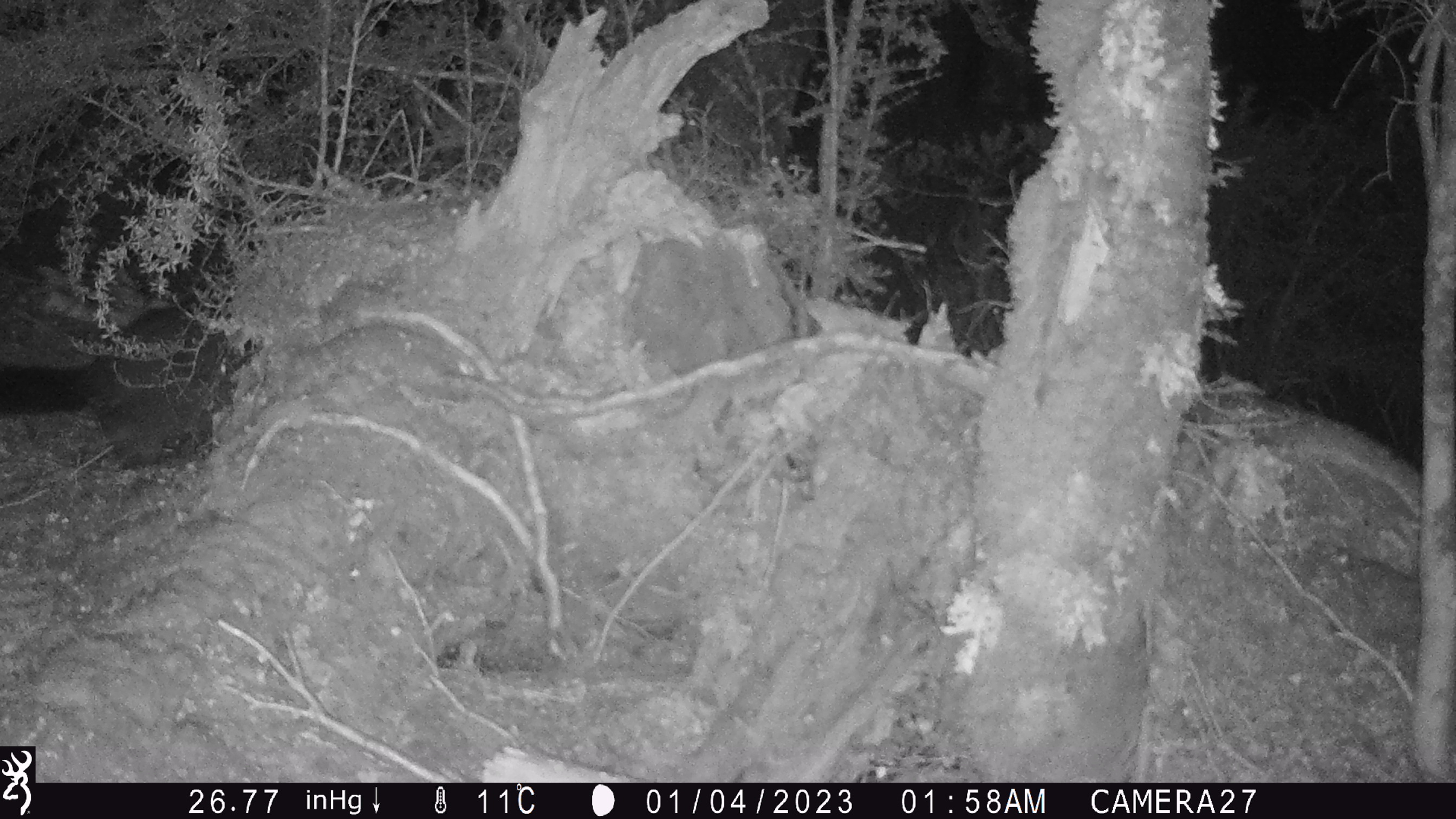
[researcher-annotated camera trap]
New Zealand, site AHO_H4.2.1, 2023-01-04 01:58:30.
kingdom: Animalia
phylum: Chordata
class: Mammalia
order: Diprotodontia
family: Phalangeridae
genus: Trichosurus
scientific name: Trichosurus vulpecula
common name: common brushtail possum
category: possum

> **What to work on**: A verbatim copy of the listing, with all pictures removed, is required.

> **Completed exercise**:
[researcher-annotated camera trap]
New Zealand, site AHO_H4.2.1, 2023-01-04 01:58:30.
kingdom: Animalia
phylum: Chordata
class: Mammalia
order: Diprotodontia
family: Phalangeridae
genus: Trichosurus
scientific name: Trichosurus vulpecula
common name: common brushtail possum
category: possum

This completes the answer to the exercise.